Seek the Lord and live, or he will sweep through the tribes of Joseph like a fire; it will devour them, and Bethel will have no one to quench it. There are those who turn justice into bitterness and cast righteousness to the ground. There are those who hate the one who upholds justice in court and detest the one who tells the truth. You levy a straw tax on the poor and impose a tax on their grain. Therefore, though you have built stone mansions, you will not live in them; though you have planted lush vineyards, you will not drink their wine. For I know how many are your offenses and how great your sins. There are those who oppress the innocent and take bribes and deprive the poor of justice in the courts. Therefore the prudent keep quiet in such times, for the times are evil. Seek good, not evil, that you may live. Then the Lord God Almighty will be with you, just as you say he is. Hate evil, love good; maintain justice in the courts. Perhaps the Lord God Almighty will have mercy on the remnant of Joseph.

By: The Rev. Lee Nelson

Many, many times in Sacred Scripture, that which is in accord with the purposes of God is simply called “life.” Here, the Prophet Amos describes this life as one which seeks goodness and not evil, and which exists in the very presence of God. In the Garden of Eden, God placed a tree of goodness called the Tree of Life. He breathed the “breath of life” into Adam and Eve. Later, in the New Testament, John the Evangelist says of Jesus: “In him was life; and the life was the light of men.” (John 1:4) The Creeds testify to the truth that “by Him all things were made.” The life which you and I live is, in fact, mediated to us by the continual work of the Son of God, who came that we “may have life and have it abundantly.” (John 10:10)

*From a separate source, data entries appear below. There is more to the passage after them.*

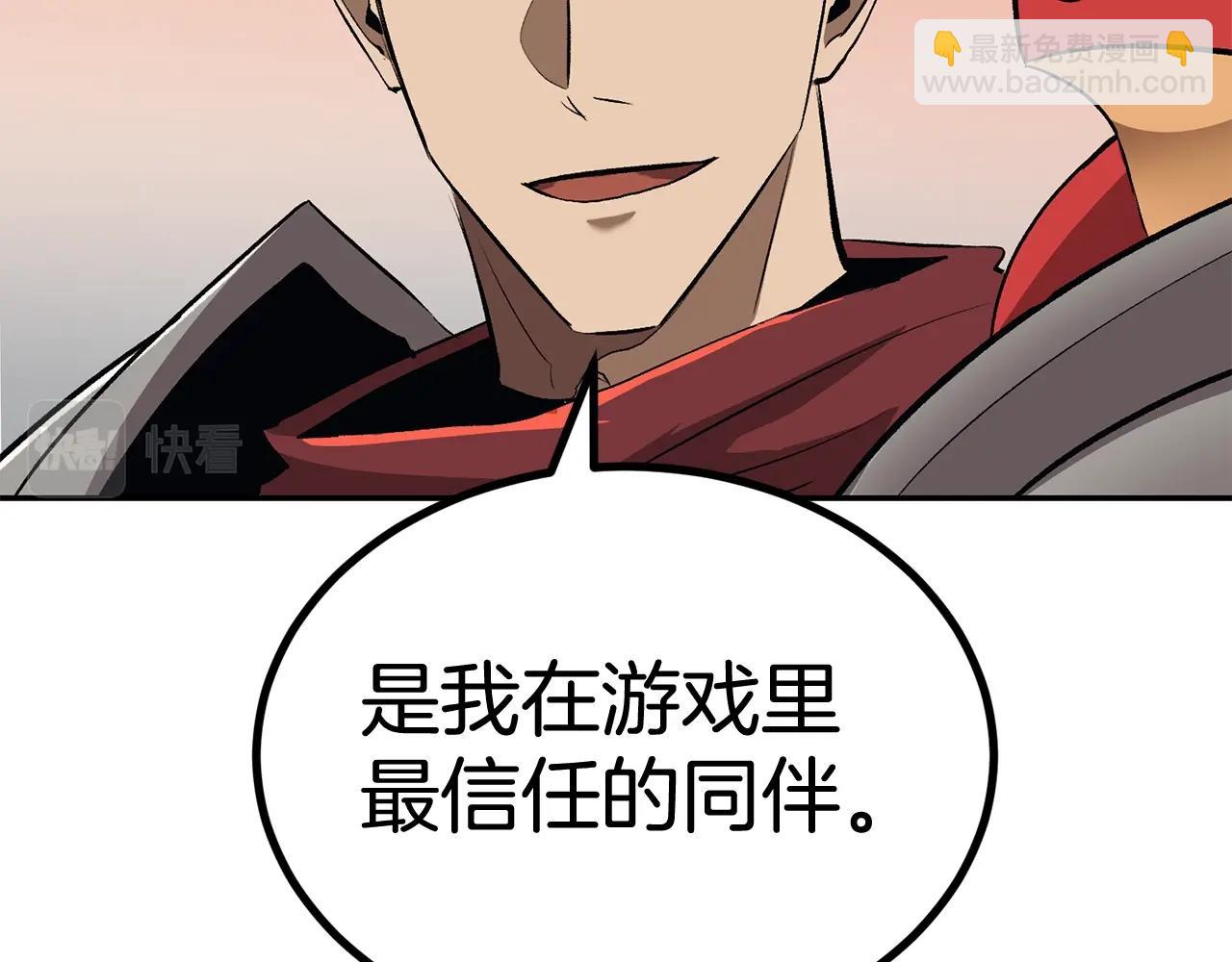 《老玩家金存值》第39话 被识破辣！ 第45页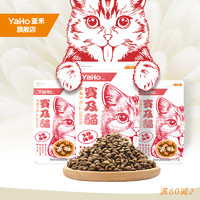 YaHo 亚禾 无谷深海鱼全阶段猫粮2kg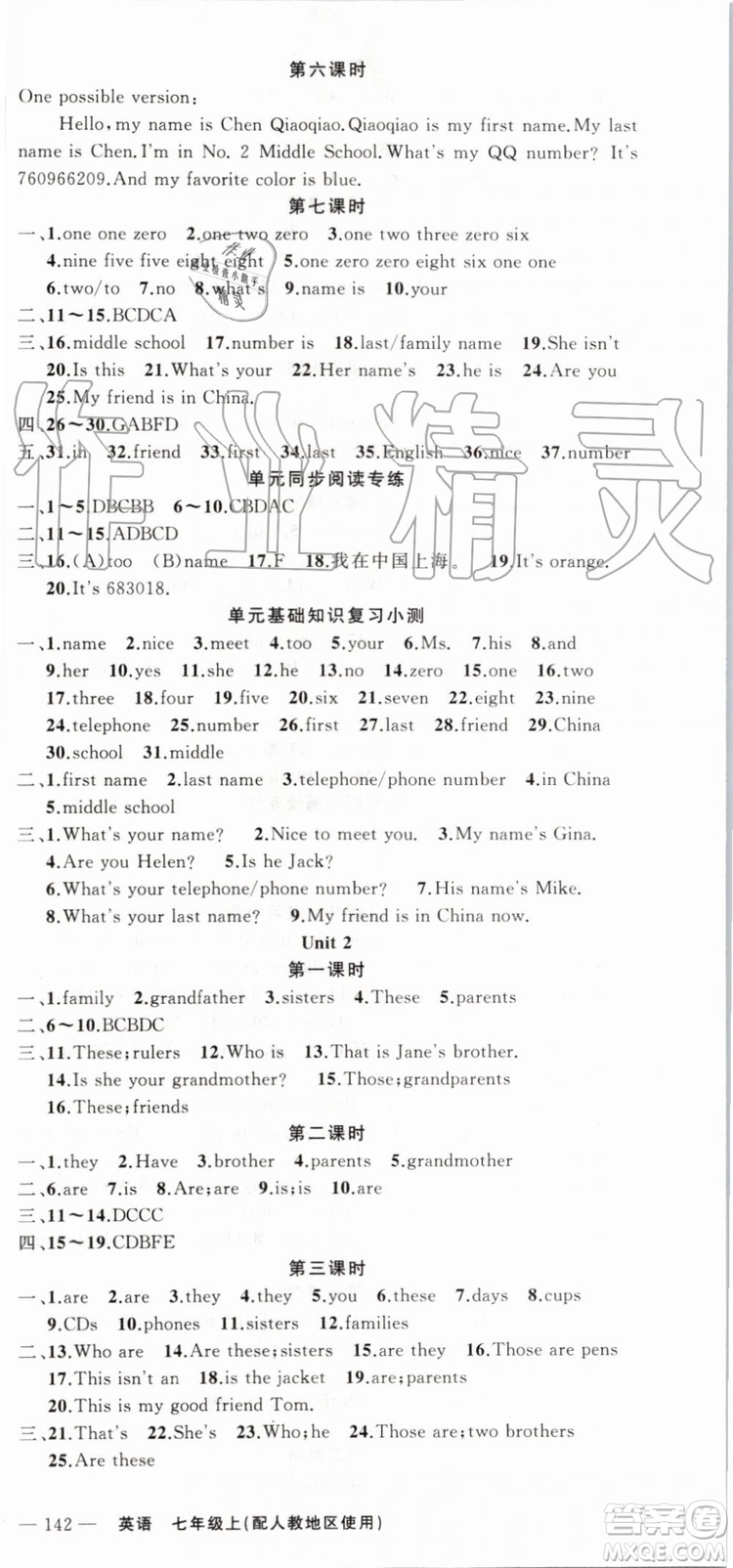 2019年原創(chuàng)新課堂七年級英語上冊人教版參考答案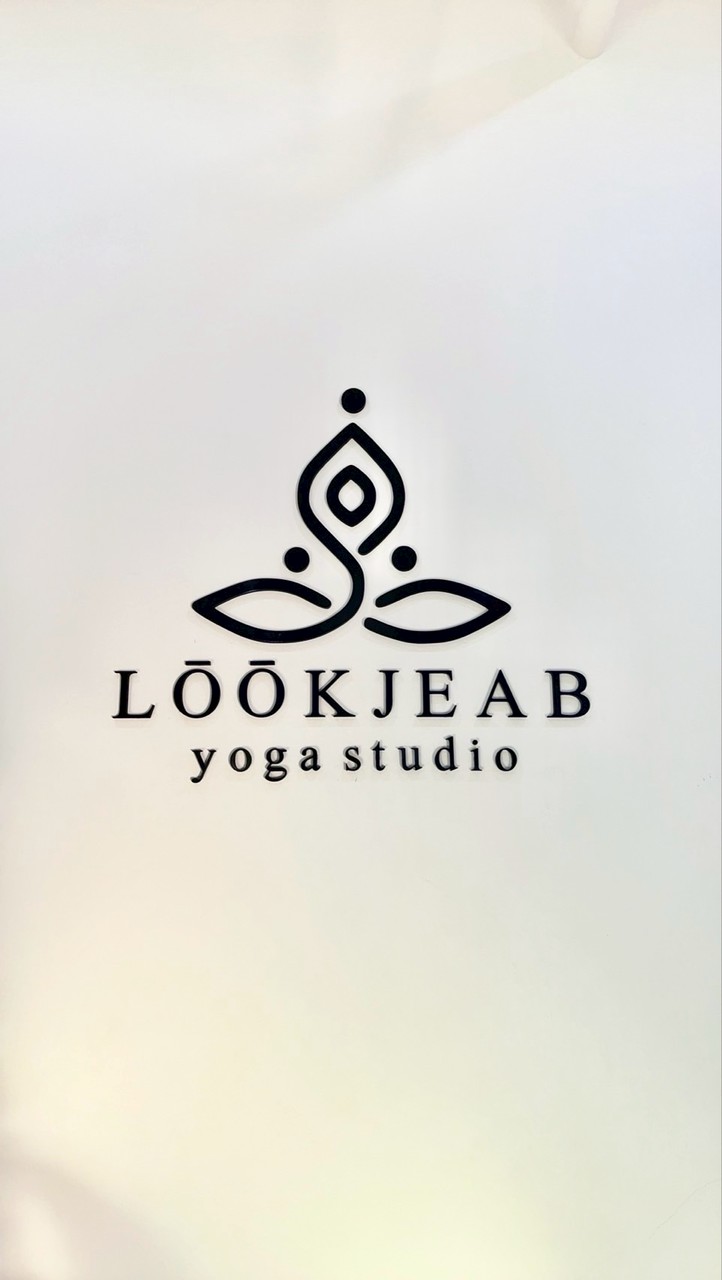 LookjeabYogaStudio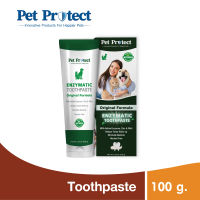 Pet Protect Toothpaste ยาสีฟัน ยาสีฟันผสมเอนไซม์ ควบคุมหินปูนพิเศษ ลดกลิ่นปาก สำหรับสุนัขและแมว (100 กรัม/หลอด)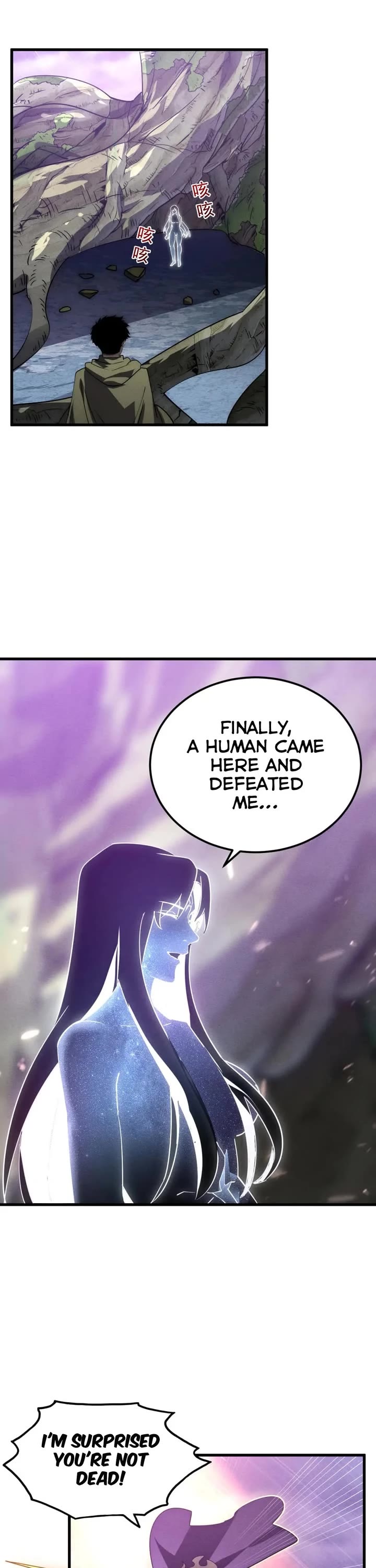 Rise From the Rubble Chapter 182 page 27 - Chapter 182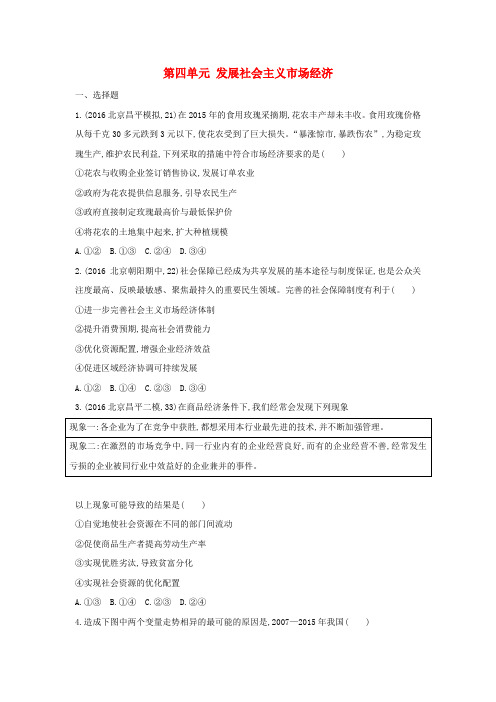 (北京专用)2019版高考政治一轮复习 第四单元 发展社会主义市场经济单元闯关检测 新人教版必修1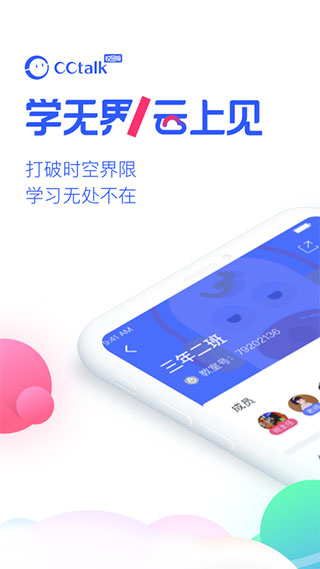 CCtalk校园版app最新版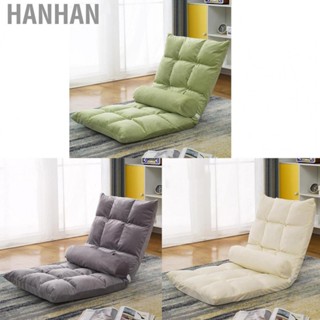 Hanhan Tatami Sofa Folding Back Sofa Chair Single Bedroom Floor Balcony Small Sofa Chair Cushion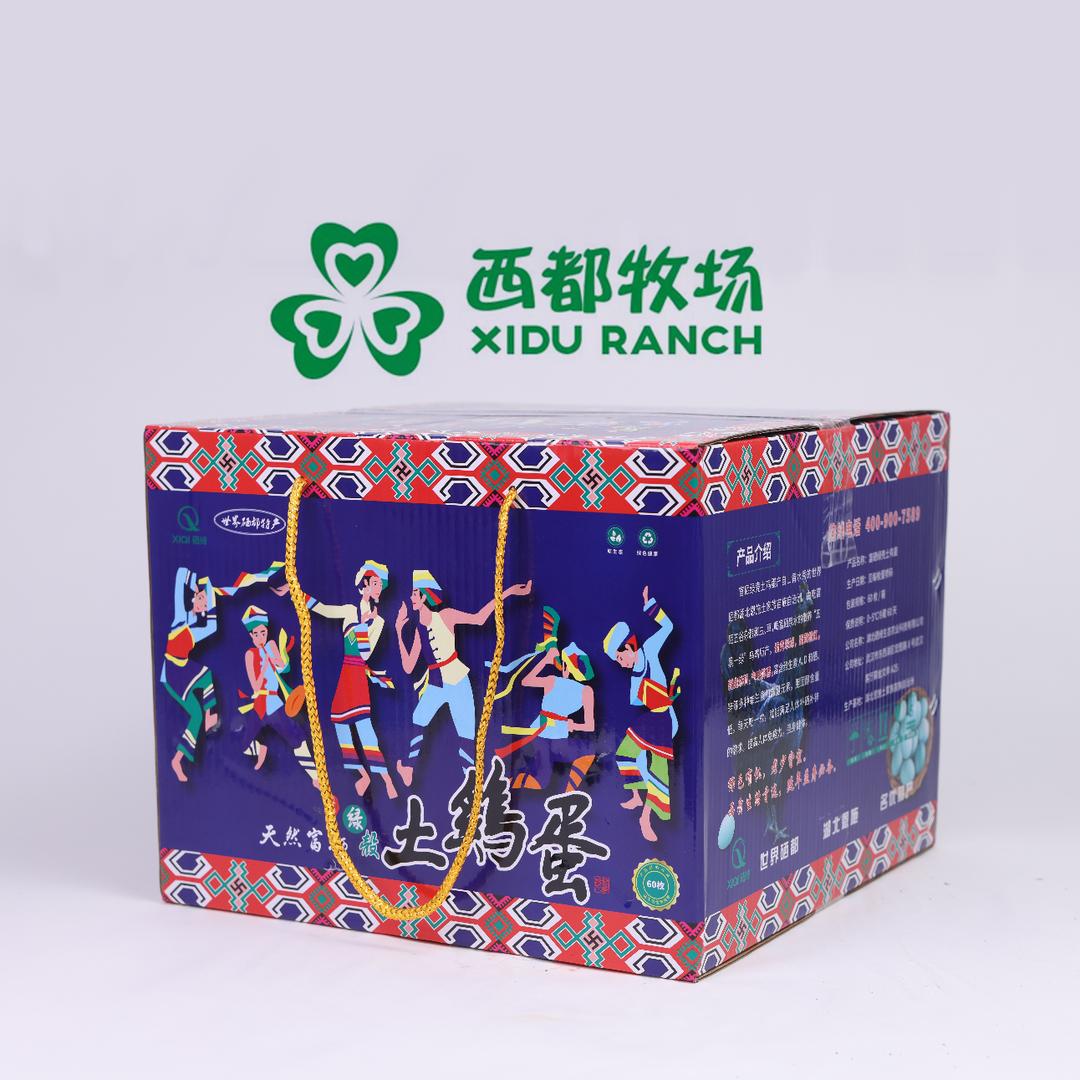 西都牧场富硒土鸡蛋礼品定制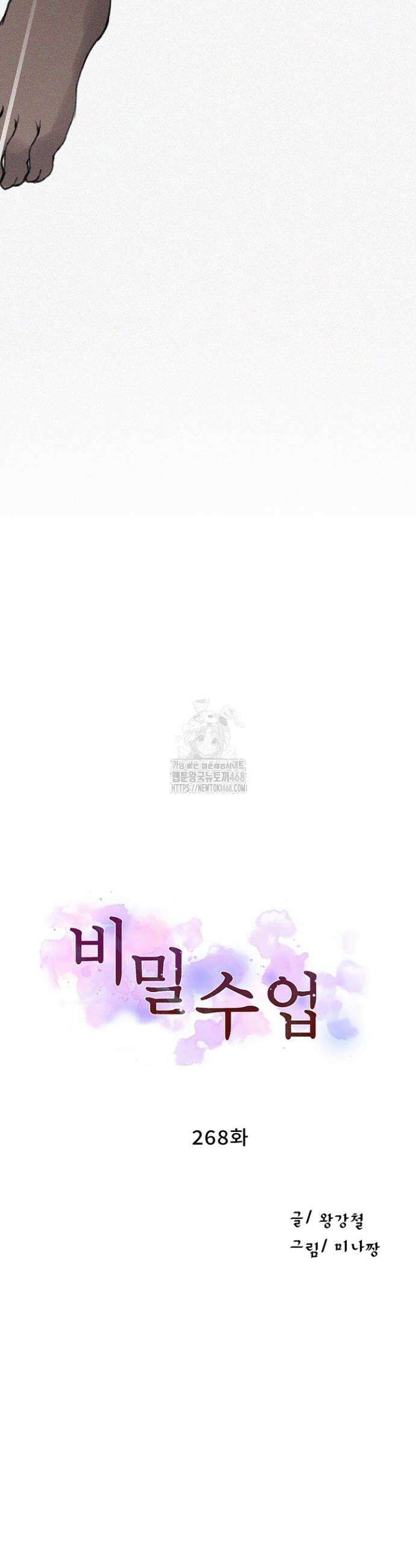 비밀수업 268화 4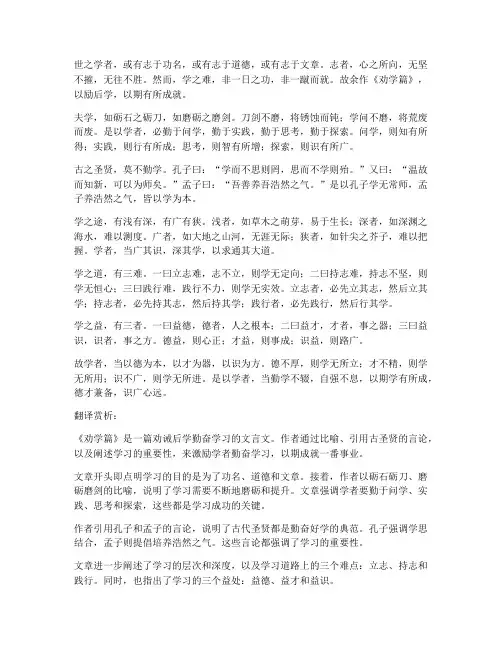 劝学文言文加翻译赏析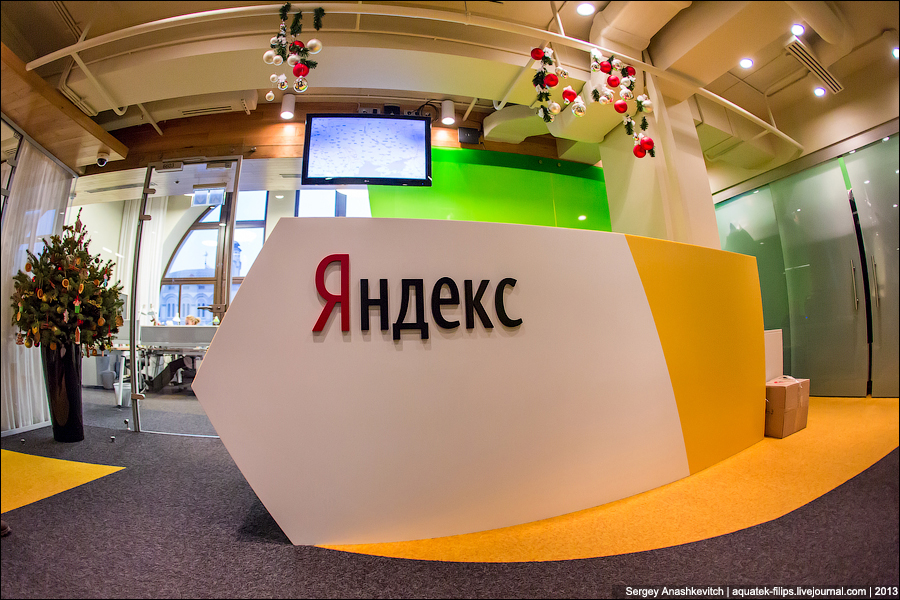 Яндекс ввел в Справочник бейдж с оценками клиентов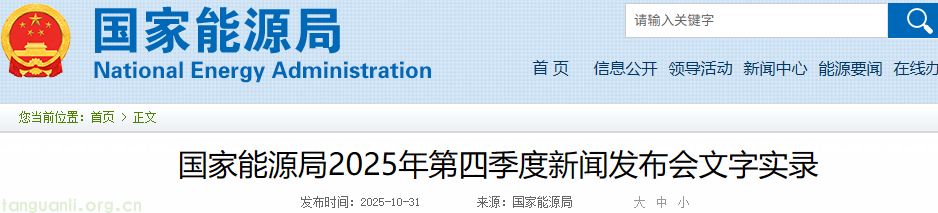 国家能源局释放 “十五五” 信号:五大路径推进能源转型,1.97 万亿投资筑牢支撑(图1)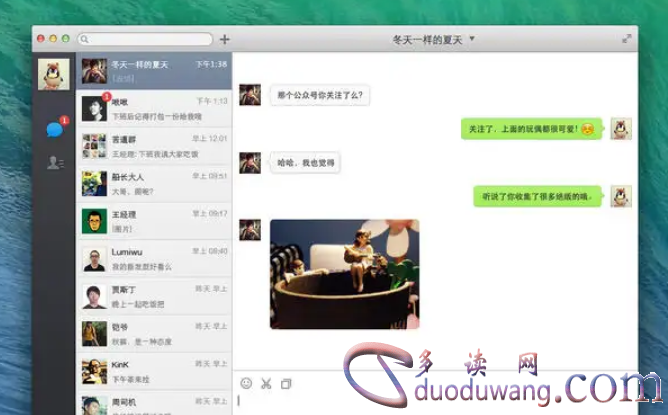 1653723082388507.png image.png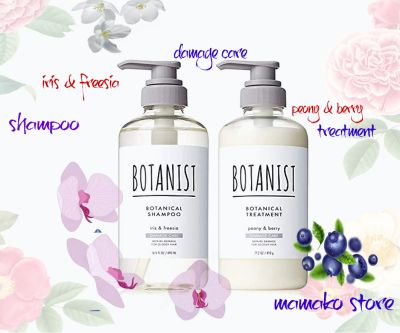 Dầu gội Botanist  Botanical Iris & freesia /dầu xã Peony & Berry dòng DAMAGE CARE/ repairs damage for glossy hair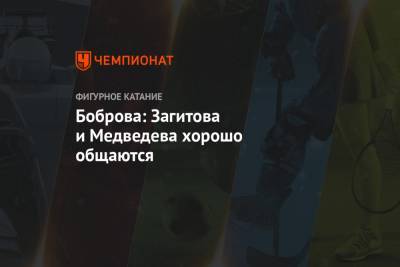Этери Тутберидзе - Алина Загитова - Евгения Медведева - Екатерина Боброва - Боброва: Загитова и Медведева хорошо общаются - championat.com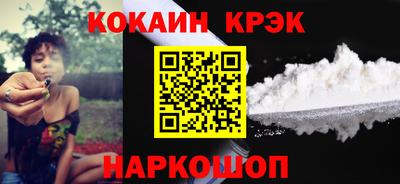 MDMA Новокубанск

For we who would have abundant life, it falls to us to hold human life as utterly sacred from conception to natural death. We are to see all of life as a gift of God and as an arena for goodness. It further means that any attack upon life is an offense to God, a great injustice. Amos watched as injustice was committed in the very entrance of the city, and he received the word of the Lord: “Hate evil and love good, and establish justice in the gate.” Who knows what kind of injustice was practiced there, but we know what injustice is practiced in our day. We know that human babies are regularly dismantled and killed within their mothers’ wombs. 1.3 million human lives are squelched every year in the United States alone, and like Amos, we cannot be silent. The call must be made to the Church to be vocal about life. First, to vocal in prayer to God in intercession for our abortive and unjust culture. Second, to be vocal as a voice for those who have no voice to speak for them, to speak the truth and to call our culture to repentance.